Michele Nardelli, 31 dicembre 2009
Le immagini e le informazioni che riescono ad uscire fra mille difficoltà dall’Iran descrivono un paese sull’orlo della guerra civile. Il susseguirsi di manifestazioni dell’opposizione democratica e di mobilitazioni a difesa del regime di Ahmadinejad ci parlano di un paese profondamente diviso.
In questa divisione non c’è da una parte un’oligarchia di potere conservatrice e dall’altra il popolo. Certo in Iran con la caduta dello Scià e soprattutto con la guerra contro l’Iraq degli anni ’80 si è formato un blocco di potere formato dalla casta dei militari e della parte più conservatrice delle gerarchie religiose, con un forte ascendente (e consenso) sulle aree rurali. Ma l’Iran, contrariamente allo stereotipo che si tende ad accreditare, è un grande e complesso paese nel quale accanto alla conservazione sono cresciute le istanze democratiche e progressiste che trovano nelle città e nelle università una spinta irriducibile.

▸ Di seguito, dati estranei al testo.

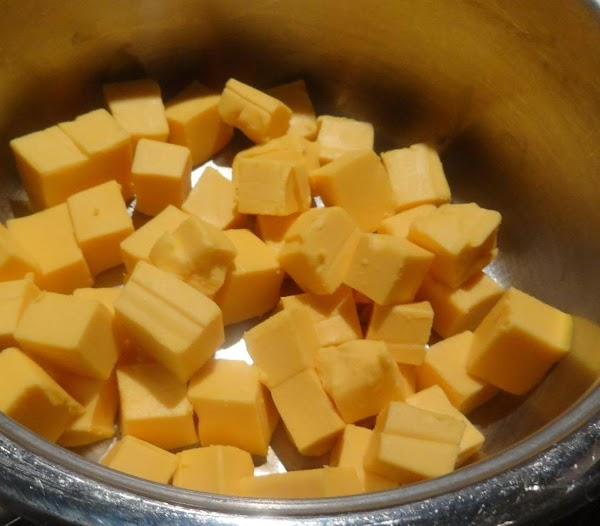 Melt the 16 ounces of cubed Velveeta cheese and the 2/3 cup of milk....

Queste due facce del paese si sono confrontate dal 1979 ad oggi e non a caso lo scontro è oggi ad ogni livello, coinvolgendo anche le istituzioni della repubblica islamica iraniana. La ricerca di un compromesso politico è dunque decisiva se non vogliamo che lo scontro in atto si trasformi in un bagno di sangue. Non una nuova rivoluzione per l’abbattimento del regime degli ayatollah, ma la democratizzazione nonviolenta del paese.
Questo è stato il messaggio che ci ha consegnato il 4 luglio scorso il premio Nobel per la Pace Shirin Ebadi nella sua visita a Trento su invito del Forum trentino per la Pace e i Diritti Umani. Ed è questo messaggio nonviolento che fa più paura alle oligarchie vicine al presidente Ahmadinejad, che invece preferirebbero uno scontro senza quartiere e riconducibile ad un disegno di sovvertimento della repubblica islamica da parte delle potenze occidentali, non a caso continuamente evocato, da poter soffocare con la forza soverchiante di un esercito nelle loro mani.

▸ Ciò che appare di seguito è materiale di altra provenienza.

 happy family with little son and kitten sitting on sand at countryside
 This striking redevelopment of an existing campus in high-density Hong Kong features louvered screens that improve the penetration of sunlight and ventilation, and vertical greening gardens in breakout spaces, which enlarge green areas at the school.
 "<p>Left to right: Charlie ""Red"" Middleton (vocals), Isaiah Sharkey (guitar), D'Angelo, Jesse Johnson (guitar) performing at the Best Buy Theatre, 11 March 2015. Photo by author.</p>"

Come non è affatto un caso che in queste ore, dopo la repressione violenta delle manifestazioni, il potere iraniano cerchi di soffocare le istanze democratiche attraverso la minaccia di morte agli oppositori, l’assassinio premeditato di Sayyed Ali Habibi Mousavi, nipote del leader dell'opposizione Mir-Hossein Mousavi, morto domenica scorsa a Teheran durante le proteste o l’arresto di Nushin Ebadi, sorella di Shirin (che non rientra in Iran da giugno, quando si sono tenute le controverse elezioni presidenziali), sequestrata dall’intelligence iraniana nella sua abitazione a Teheran pur non avendo partecipato ad alcuna protesta e con l’unico l’obiettivo di intimidire la sorella Shirin e costringerla a mettere fine al lavoro di denuncia che continua a svolgere a favore dei diritti umani nel suo paese.
A tutte le donne e gli uomini che in queste drammatiche ore stanno lottando a mani nude e con la forza delle idee per la democrazia e la libertà di espressione vogliamo far sentire la nostra vicinanza, raccogliendo la vostra voce e facendola arrivare in ogni luogo come nostro messaggio di speranza per l’anno che sta per venire.